* [Aim of the task]: Could you rewrite the listing below so that "uppermost" becomes "highest" and everything else stays the same?

* [Task input]:
.....
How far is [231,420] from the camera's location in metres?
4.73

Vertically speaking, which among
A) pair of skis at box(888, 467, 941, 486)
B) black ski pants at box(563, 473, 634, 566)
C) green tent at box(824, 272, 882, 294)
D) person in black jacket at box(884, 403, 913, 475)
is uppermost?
.....
* [Task output]:
How far is [231,420] from the camera's location in metres?
4.73

Vertically speaking, which among
A) pair of skis at box(888, 467, 941, 486)
B) black ski pants at box(563, 473, 634, 566)
C) green tent at box(824, 272, 882, 294)
D) person in black jacket at box(884, 403, 913, 475)
is highest?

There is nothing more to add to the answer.